Press Ctrl+C in first terminal to kill dead_loop process, you will find SIGINT related information is printed out in second terminal:
# strace -p `pidof dead_loop`
strace: Process 18085 attached
restart_syscall(<... resuming interrupted nanosleep ...>) = 0
nanosleep({tv_sec=1, tv_nsec=0}, 0x7ffd8492c6f0) = 0
......
nanosleep({tv_sec=1, tv_nsec=0}, {tv_sec=0, tv_nsec=825212664}) = ? ERESTART_RESTARTBLOCK (Interrupted by signal)
--- SIGINT {si_signo=SIGINT, si_code=SI_KERNEL} ---
+++ killed by SIGINT +++
If you ignore SIGINT, the SIGINT won't be showed:
# strace -p `pidof dead_loop` -e signal=\!int
strace: Process 18091 attached
restart_syscall(<... resuming interrupted nanosleep ...>) = 0
nanosleep({tv_sec=1, tv_nsec=0}, 0x7ffc92b62710) = 0
nanosleep({tv_sec=1, tv_nsec=0}, 0x7ffc92b62710) = 0
nanosleep({tv_sec=1, tv_nsec=0}, 0x7ffc92b62710) = 0
nanosleep({tv_sec=1, tv_nsec=0}, {tv_sec=0, tv_nsec=361293365}) = ? ERESTART_RESTARTBLOCK (Interrupted by signal)
read and write qualifiers
read/write qualifiers are used to perform a full hexadecimal and ASCII dump of all the data read/write from file descriptors. Check following example:
# strace -e read=3 ls
execve("/usr/bin/ls", ["ls"], 0x7ffd0fd7d750 /* 21 vars */) = 0
......
read(3, "\177ELF\2\1\1\0\0\0\0\0\0\0\0\0\3\0>\0\1\0\0\0 \0\0\0\0\0\0"..., 832) = 832
| 00000 7f 45 4c 46 02 01 01 00 00 00 00 00 00 00 00 00 .ELF............ |
| 00010 03 00 3e 00 01 00 00 00 20 20 00 00 00 00 00 00 ..>..... ...... |
| 00020 40 00 00 00 00 00 00 00 38 52 00 00 00 00 00 00 @.......8R...... |
| 00030 00 00 00 00 40 00 38 00 09 00 40 00 16 00 15 00 [email protected]...@..... |
| 00040 01 00 00 00 04 00 00 00 00 00 00 00 00 00 00 00 ................ |
| 00050 00 00 00 00 00 00 00 00 00 00 00 00 00 00 00 00 ................ |
| 00060 b0 14 00 00 00 00 00 00 b0 14 00 00 00 00 00 00 ................ |
......
inject qualifier
The definition of inject qualifier is like this:
-e inject=set[:error=errno|:retval=value][:signal=sig][:syscall=syscall][:delay_enter=usecs][:delay_exit=usecs][:when=expr]
It is used to tamper a specific set of system calls.
:error=errno can set the wrong return value of a system call.
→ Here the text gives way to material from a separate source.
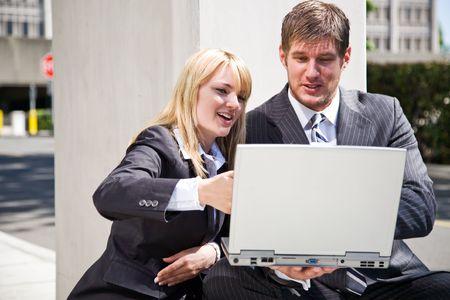 businesspartners: Dos empresas de trabajo caucasian personas que tienen una discusi�n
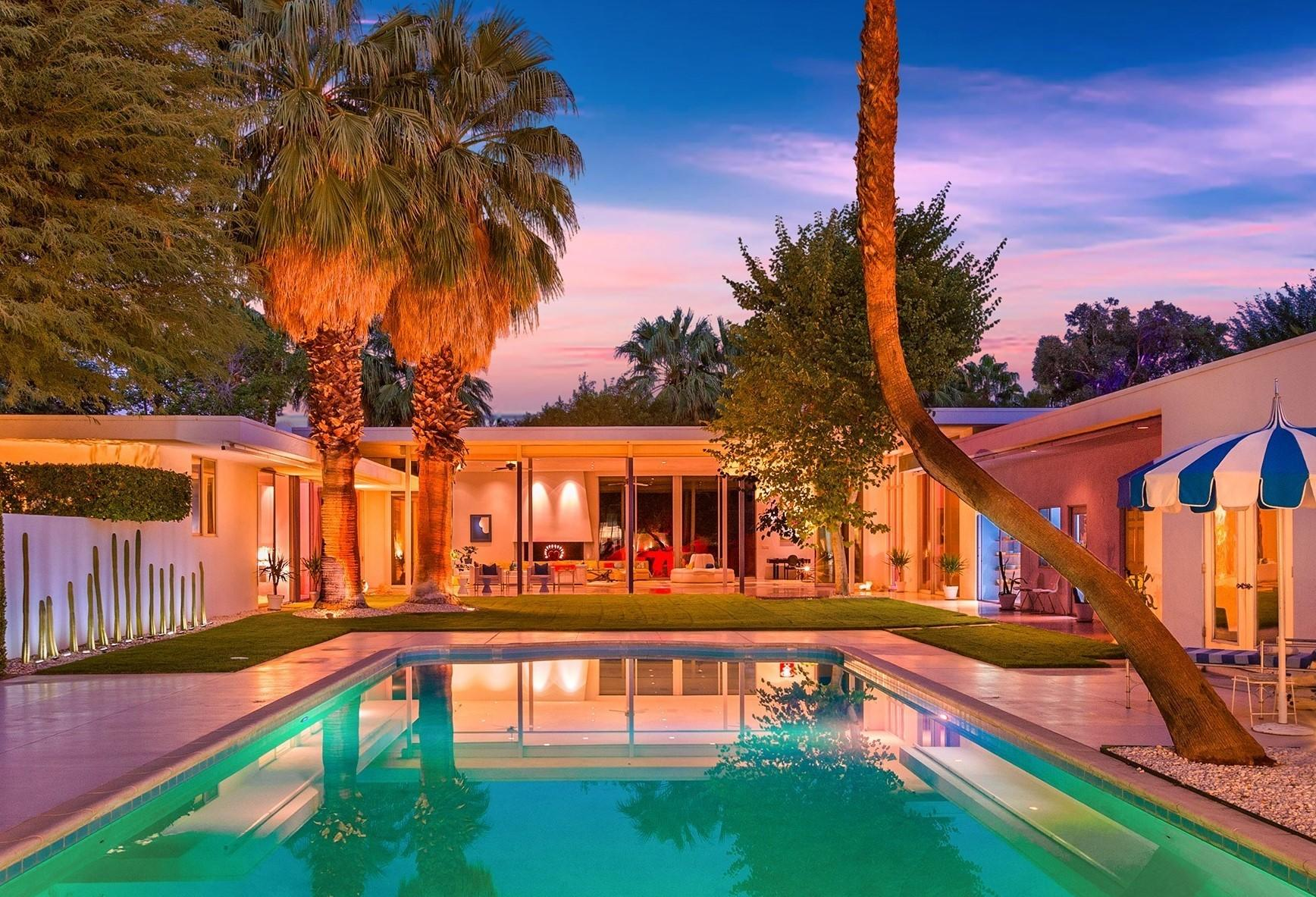 Photo of 650 E Tachevah Drive, Palm Springs, CA 92262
E.g.:
# strace -e inject=read:error=1 ls
......
read(3, 0x7ffca47eb418, 832) = -1 EPERM (Operation not permitted) (INJECTED)
close(3) = 0
......
:retval=value does the reverse thing: set the correct return value:
# strace -e inject=arch_prctl:retval=0 ls
...... = 0x561afd1f6000
arch_prctl(0x3001 /* ARCH_??? */, 0x7ffdcba37700) = 0 (INJECTED)
Please notice :error=errno and :retval=value are mutually exclusive.
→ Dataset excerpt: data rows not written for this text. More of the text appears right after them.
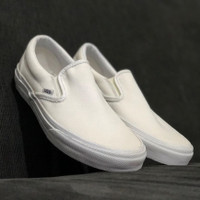 SEPATU ORIGINAL VANS SLIP ON CLASSIC TRUE WHITE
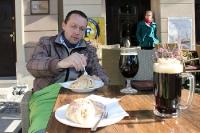 Gebäck und heißes Bier auf dem Marktplatz von Poznan (Posen)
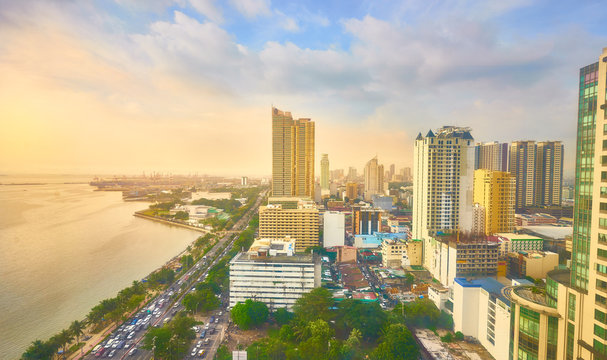 Skyline of Manila Bay in Metro Manila - Philippines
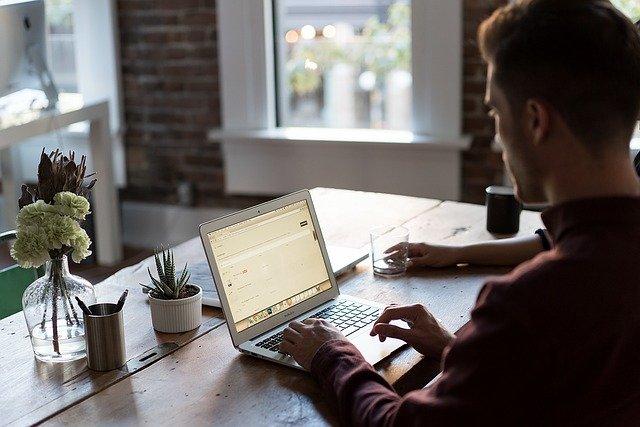 kancelář a psací stůl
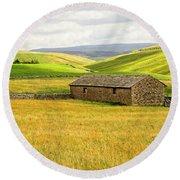 Yorkshire Dales Landscape Round Beach Towel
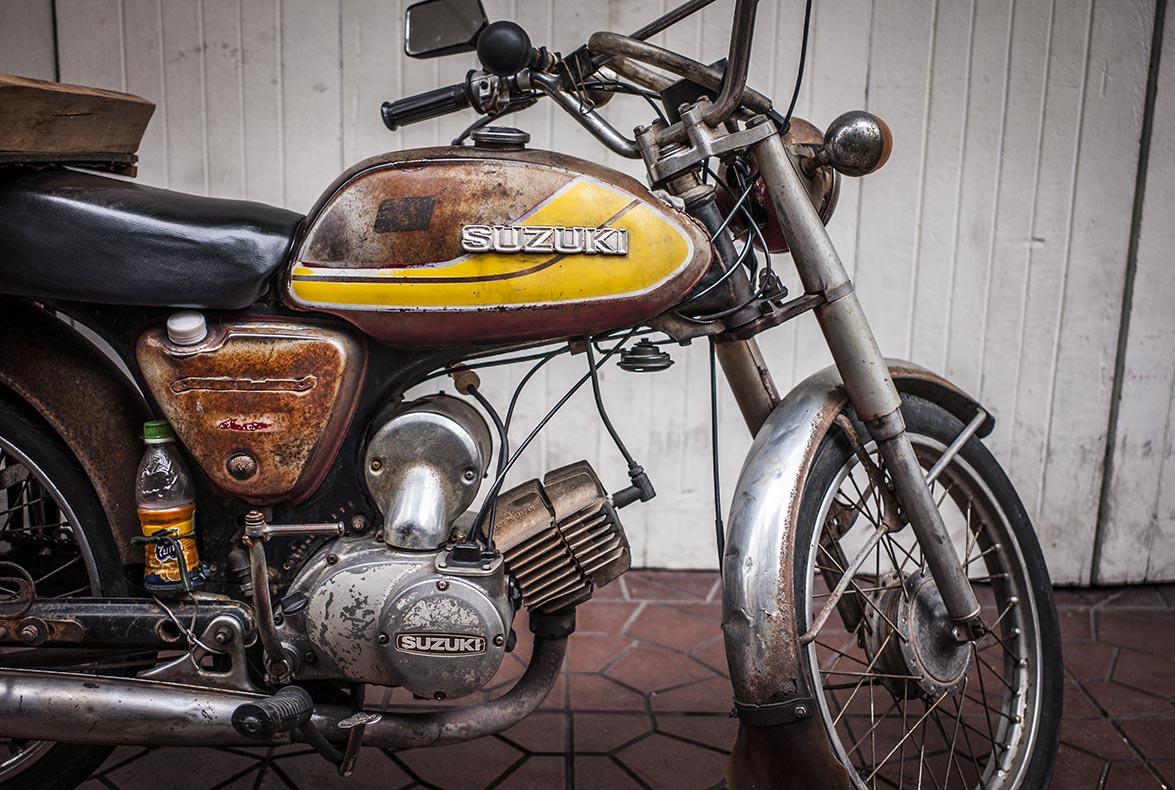 A sulking Suzuki, Bankok, Thailand.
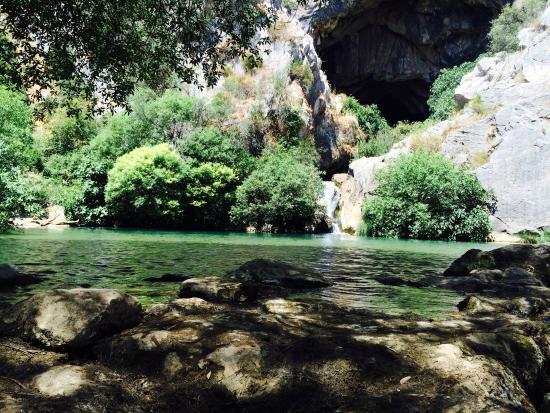 Hotel Molino Cuatro Paradas: Laguna de la cueva del Gato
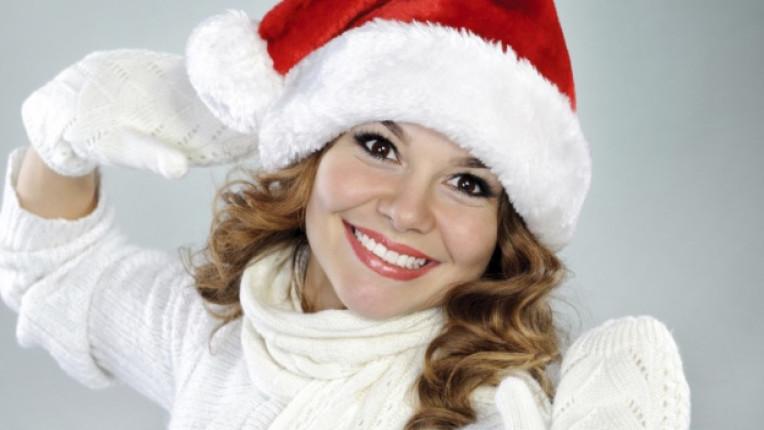 коса коледа жена шапка усмивка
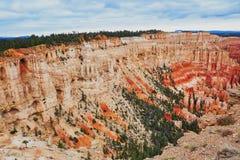 红砂岩在布莱斯峡谷国家公园不祥在犹他,美国 库存照片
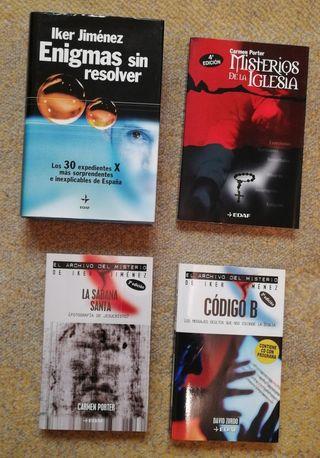 Pack de libros (archivo Iker Jiménez)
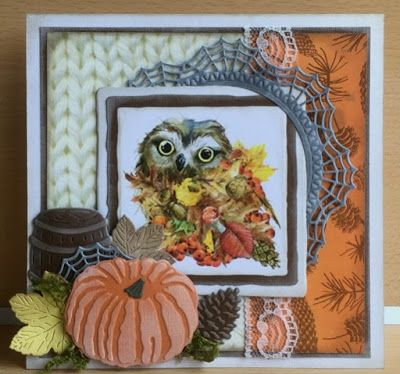 Handmade card by DT member Astrid with Craftables Basic Distressed Square (CR1375), Creatables Leaf Doily (LR0430), Tiny's Pumpkins (LR0431) and Barrel (LR0434) from Marianne Design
:signal=sig sets which signal will be delivered when entering a system call:
# strace -e inject=read:signal=SIGSEGV ls
......
read(3, "\177ELF\2\1\1\0\0\0\0\0\0\0\0\0\3\0>\0\1\0\0\0 \0\0\0\0\0\0"..., 832) = 832
--- SIGSEGV {si_signo=SIGSEGV, si_code=SI_KERNEL, si_addr=NULL} ---
+++ killed by SIGSEGV (core dumped) +++
Segmentation fault (core dumped)
:delay_enter=usecs/:delay_exit=usecs are used to set how many microseconds are delayed before entering/exiting system calls:
# strace -e inject=read:delay_enter=10:delay_exit=10 ls
:syscall=syscall is used to inject the specified system call, only "pure" system call is allowed now (please refer Values for trace qualifier section).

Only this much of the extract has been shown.